Albert Alloo

Personal information
- Full name: Albert Peacock Alloo
- Born: 26 October 1893 Sydney, New South Wales, Australia
- Died: 21 July 1955 (aged 61) Dunedin, Otago, New Zealand
- Batting: Left-handed
- Bowling: Slow left-arm orthodox
- Relations: Cecil Alloo (brother); Arthur Alloo (brother);

Domestic team information
- 1914/15: Otago
- Only FC: 1 January 1915 Otago v Wellington

Career statistics
| Competition | First-class |
| Matches | 1 |
| Runs scored | 4 |
| Batting average | 2.00 |
| 100s/50s | 0/0 |
| Top score | 4 |
| Balls bowled | 120 |
| Wickets | 0 |
| Bowling average | – |
| 5 wickets in innings | – |
| 10 wickets in match | – |
| Best bowling | – |
| Catches/stumpings | 0/– |
- Source: CricketArchive, 13 October 2011

= Albert Alloo =

New Zealand cricketer (1893–1955)

Albert Peacock Alloo (26 October 1893 – 21 July 1955) was a New Zealand cricketer and lawyer. He was a left-handed batsman and left-arm slow bowler who played in a single first-class match for Otago in the 1914–15 season.

Alloo was born in Sydney in Australia and moved to Otago with his family when he was a boy. He attended Otago Boys' High School.
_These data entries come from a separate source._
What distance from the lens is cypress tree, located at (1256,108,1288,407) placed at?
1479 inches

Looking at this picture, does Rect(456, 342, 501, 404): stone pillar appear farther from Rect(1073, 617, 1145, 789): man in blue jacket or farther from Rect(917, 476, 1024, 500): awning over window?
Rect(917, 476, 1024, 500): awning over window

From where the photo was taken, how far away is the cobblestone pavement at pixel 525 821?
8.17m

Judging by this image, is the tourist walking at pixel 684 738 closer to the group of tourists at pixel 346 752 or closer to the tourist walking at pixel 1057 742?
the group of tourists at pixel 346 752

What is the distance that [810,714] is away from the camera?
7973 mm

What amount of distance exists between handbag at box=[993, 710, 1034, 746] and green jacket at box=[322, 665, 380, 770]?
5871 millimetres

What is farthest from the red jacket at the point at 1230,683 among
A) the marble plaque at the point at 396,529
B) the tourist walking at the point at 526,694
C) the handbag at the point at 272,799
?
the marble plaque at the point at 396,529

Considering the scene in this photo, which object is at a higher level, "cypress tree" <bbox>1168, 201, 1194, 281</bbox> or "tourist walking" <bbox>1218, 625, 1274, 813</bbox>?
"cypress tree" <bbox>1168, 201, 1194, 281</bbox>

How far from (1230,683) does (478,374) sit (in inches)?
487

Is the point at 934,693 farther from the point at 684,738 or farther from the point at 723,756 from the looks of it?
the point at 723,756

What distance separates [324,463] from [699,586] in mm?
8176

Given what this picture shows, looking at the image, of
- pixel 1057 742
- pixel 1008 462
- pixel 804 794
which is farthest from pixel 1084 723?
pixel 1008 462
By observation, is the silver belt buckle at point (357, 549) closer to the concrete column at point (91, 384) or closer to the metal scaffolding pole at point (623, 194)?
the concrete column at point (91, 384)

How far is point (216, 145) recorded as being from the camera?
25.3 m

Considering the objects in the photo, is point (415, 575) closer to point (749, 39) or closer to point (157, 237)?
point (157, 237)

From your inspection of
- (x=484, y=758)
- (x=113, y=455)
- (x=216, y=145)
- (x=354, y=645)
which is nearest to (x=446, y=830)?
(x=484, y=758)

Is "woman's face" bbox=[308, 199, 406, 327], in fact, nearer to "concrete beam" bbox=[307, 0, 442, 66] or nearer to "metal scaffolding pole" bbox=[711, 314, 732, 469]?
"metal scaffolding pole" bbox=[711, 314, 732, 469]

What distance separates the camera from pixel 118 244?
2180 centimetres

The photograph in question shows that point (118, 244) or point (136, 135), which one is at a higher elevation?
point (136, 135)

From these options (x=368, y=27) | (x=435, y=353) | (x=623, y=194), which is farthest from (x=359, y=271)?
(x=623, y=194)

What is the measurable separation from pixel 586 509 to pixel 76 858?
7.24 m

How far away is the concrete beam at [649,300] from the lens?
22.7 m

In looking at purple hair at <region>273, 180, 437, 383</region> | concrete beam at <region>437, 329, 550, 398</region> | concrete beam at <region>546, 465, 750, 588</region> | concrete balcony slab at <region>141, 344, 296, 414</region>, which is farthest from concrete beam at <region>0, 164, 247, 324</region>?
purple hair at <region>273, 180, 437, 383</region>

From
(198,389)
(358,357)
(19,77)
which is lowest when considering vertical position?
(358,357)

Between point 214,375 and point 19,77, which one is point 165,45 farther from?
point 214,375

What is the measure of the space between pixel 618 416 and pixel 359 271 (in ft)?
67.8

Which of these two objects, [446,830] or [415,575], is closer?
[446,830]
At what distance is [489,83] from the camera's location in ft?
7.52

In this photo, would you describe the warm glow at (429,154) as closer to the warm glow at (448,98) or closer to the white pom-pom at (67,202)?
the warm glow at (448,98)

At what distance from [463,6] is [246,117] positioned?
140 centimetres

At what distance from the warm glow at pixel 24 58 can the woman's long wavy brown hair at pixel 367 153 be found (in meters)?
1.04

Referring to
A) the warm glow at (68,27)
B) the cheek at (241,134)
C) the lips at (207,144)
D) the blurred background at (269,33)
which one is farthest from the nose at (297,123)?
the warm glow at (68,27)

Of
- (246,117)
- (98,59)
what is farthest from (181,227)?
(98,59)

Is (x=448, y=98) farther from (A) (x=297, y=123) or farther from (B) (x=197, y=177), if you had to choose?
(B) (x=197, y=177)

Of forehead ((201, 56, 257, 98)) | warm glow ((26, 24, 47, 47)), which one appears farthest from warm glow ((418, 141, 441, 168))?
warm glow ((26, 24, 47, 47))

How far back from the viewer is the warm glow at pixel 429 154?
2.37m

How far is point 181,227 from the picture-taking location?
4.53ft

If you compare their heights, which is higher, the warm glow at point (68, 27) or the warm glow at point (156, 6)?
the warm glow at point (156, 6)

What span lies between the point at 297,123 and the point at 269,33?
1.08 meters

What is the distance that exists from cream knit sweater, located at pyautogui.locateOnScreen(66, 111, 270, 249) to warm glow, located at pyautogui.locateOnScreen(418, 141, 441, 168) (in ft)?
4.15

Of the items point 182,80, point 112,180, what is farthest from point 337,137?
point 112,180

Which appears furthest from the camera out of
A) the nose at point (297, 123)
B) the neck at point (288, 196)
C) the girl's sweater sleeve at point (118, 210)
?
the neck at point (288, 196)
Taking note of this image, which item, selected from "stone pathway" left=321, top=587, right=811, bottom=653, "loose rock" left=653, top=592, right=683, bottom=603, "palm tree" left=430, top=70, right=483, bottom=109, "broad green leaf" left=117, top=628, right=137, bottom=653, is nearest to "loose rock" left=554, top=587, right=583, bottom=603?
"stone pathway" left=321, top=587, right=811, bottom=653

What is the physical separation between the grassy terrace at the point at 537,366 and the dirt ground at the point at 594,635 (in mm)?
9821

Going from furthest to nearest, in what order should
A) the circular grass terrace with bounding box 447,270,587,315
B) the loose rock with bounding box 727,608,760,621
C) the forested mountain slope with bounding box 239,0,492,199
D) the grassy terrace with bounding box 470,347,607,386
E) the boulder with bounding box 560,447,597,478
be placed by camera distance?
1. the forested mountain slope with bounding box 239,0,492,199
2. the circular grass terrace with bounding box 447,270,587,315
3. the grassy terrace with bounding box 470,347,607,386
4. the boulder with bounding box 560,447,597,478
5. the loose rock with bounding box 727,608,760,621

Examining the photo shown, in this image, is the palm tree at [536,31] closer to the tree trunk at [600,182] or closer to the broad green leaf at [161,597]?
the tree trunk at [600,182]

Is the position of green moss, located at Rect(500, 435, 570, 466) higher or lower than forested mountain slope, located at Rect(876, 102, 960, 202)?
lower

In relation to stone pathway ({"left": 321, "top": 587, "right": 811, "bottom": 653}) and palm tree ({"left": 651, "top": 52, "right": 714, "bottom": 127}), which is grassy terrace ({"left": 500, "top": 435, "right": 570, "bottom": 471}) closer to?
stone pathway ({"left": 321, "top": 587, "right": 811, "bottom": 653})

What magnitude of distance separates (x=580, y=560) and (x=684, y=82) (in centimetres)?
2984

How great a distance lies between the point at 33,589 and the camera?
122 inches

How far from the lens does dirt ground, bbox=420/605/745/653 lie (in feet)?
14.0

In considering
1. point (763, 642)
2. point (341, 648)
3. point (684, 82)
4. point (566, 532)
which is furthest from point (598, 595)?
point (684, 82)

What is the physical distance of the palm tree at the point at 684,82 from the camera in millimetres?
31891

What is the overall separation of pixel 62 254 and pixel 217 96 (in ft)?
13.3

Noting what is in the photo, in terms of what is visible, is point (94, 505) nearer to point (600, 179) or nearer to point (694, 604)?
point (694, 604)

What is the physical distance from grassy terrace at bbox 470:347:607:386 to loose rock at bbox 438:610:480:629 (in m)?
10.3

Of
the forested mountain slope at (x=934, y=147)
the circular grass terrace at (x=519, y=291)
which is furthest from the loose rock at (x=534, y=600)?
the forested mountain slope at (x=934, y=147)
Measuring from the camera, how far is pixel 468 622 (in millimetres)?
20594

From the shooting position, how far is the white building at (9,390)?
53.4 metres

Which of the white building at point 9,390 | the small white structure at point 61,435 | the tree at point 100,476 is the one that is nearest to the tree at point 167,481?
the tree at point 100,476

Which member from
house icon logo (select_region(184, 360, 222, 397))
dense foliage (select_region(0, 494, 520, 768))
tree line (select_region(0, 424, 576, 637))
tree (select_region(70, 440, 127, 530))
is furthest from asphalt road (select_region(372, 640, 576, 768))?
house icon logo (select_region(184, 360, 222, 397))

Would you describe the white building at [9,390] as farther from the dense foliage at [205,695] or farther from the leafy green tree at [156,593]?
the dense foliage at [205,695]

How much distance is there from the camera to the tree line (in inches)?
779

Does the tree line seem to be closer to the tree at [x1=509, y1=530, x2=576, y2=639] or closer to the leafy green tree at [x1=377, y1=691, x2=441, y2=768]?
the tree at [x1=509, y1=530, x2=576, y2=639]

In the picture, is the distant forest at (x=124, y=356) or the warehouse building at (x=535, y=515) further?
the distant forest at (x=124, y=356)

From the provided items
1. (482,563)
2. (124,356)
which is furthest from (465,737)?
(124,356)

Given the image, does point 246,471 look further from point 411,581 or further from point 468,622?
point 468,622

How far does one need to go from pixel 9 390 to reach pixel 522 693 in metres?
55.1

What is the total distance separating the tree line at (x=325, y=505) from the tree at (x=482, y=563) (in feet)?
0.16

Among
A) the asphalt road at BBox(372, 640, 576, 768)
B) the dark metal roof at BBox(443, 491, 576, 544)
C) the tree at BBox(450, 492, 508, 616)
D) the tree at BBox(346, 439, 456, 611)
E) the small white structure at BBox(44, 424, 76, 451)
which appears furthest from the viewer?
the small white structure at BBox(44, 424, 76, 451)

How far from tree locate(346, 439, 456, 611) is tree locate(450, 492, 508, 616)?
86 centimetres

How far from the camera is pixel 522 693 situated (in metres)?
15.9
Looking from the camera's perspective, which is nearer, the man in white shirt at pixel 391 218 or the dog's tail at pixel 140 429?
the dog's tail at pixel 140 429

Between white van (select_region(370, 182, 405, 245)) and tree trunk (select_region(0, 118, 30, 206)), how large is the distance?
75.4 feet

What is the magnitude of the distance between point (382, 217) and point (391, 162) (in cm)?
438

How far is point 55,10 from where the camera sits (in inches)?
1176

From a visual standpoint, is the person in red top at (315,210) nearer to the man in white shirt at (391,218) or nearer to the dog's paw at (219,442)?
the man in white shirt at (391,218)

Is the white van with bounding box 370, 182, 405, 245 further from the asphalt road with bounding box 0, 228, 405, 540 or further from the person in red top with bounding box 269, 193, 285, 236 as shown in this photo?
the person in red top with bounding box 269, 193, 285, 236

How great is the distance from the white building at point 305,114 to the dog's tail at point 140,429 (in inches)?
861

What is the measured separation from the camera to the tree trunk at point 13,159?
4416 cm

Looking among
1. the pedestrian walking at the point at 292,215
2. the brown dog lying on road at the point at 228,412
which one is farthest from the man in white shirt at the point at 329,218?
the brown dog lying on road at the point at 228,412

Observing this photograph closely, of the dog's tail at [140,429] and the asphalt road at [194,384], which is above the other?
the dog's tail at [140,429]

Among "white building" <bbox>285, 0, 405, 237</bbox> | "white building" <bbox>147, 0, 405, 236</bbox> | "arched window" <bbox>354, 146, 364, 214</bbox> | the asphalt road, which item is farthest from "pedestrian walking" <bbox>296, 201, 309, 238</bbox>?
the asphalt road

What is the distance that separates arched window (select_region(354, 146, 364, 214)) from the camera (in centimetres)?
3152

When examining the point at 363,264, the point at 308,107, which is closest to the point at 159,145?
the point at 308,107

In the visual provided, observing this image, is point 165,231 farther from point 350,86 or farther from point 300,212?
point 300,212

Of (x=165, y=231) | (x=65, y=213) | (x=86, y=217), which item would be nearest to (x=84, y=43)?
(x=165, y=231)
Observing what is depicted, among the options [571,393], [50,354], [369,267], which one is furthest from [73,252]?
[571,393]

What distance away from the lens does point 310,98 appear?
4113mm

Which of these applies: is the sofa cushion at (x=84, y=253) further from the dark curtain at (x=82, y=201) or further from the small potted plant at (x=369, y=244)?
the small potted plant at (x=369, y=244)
Alloo made a single first-class appearance, during the 1914–15 season, against Wellington. Batting in the lower order in the first innings, he scored 4 runs, but, when Wellington forced the follow-on, Alloo moved further up the order, where he scored a duck. Alloo bowled 20 overs in the match, conceding 91 runs.

His brothers Cecil and Arthur were also first-class cricketers. The brothers were the grandsons of John Alloo, a Chinese-born businessman on the Ballarat goldfields, and his wife, née Margaret Peacock, who had come out from Scotland. John and Margaret moved to the Otago goldfields in 1868, where he was employed by the Otago Police Force as a constable-interpreter.

Albert Alloo served overseas with the New Zealand Expeditionary Force in the First World War. He was admitted to the Bar in 1927 and practised law in Dunedin. The firm he founded continues to operate in Dunedin as Albert Alloo & Sons; as of 2023 two of his grandsons are the partners.

He died in July 1955 aged 61, leaving a widow and two sons.